I noticed your post about the miniAirWire system. You might recall I've been working in the 2.4 GHz/DSM2 open architecture arena, so I'm curious about some of the features of this system.   

* Isn't this similar to the Tam Valley system which uses batteries, relies on the DCC decoder for all functions and also sends commands wirelessly? Don't you still have to deal with CV's and programming issues? 

* Are you aware of the Rail-Lynx infra-red system (no sound) that has been out for years and can be used with 12V on-board batteries? If you need sound, this won't apply.

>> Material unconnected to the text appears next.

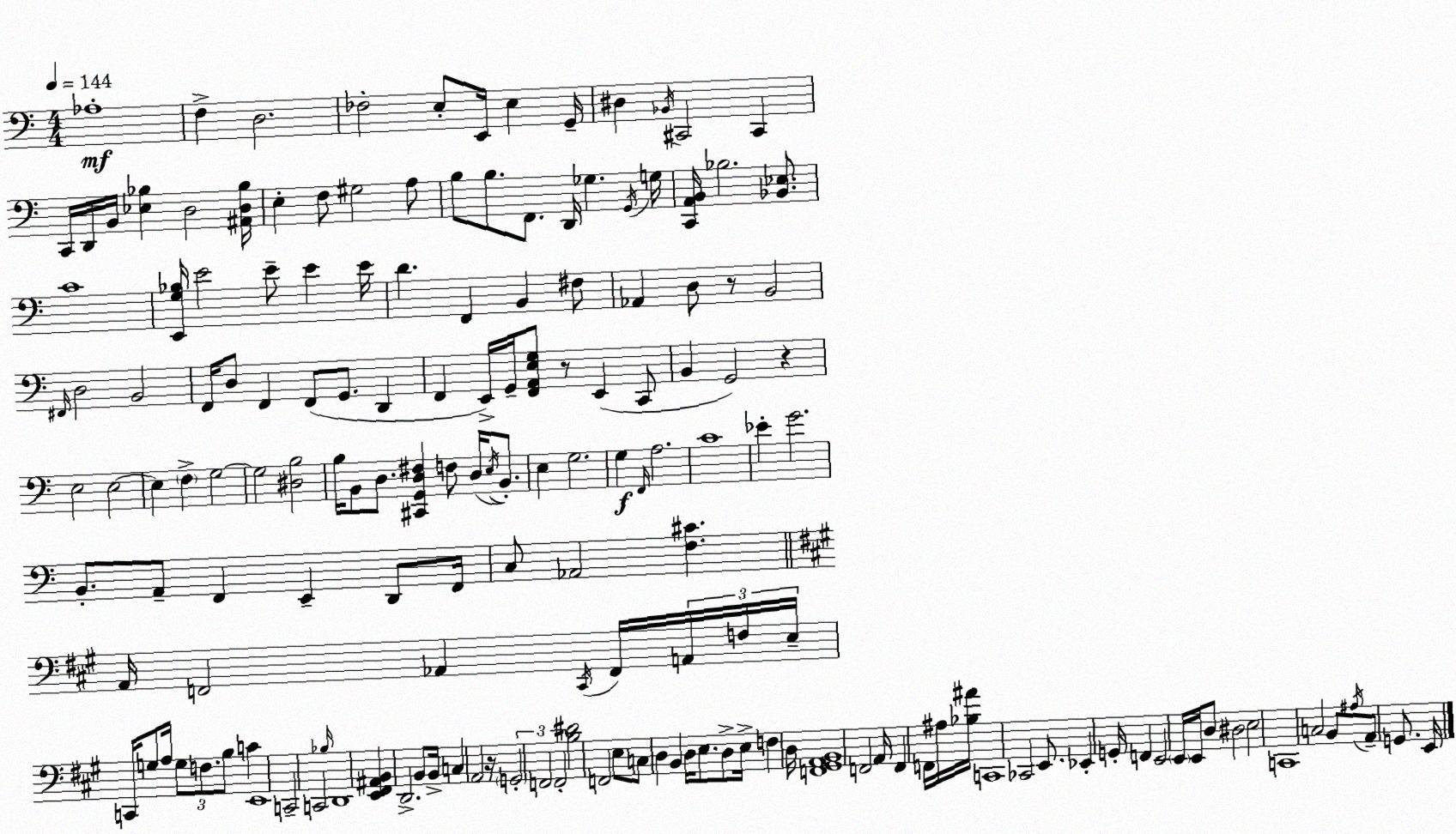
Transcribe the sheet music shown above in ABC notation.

* Besides the additional space needed for a 2nd PCB, do you have a feel for the mah required by both a DCC sound decoder plus AirWire receiver? I always try to save mah whenever I can.         

* Wouldn't the latest hobby radio frequencies and protocols be more reliable than the frequencies used by this system? Isn't interference more of an issue than the higher frequencies?

* Although not fully tested, it appears the new radio receivers, with their higher operating voltages, will run my DCC equipped engines and provide basic steam and diesel sounds. Have you done any work in this area? 

Please don't misunderstand the reasons for asking these questions. I can put the brakes on what I'm doing at any time and re-evaluate. I'm just curious to know if I've missed something along the way.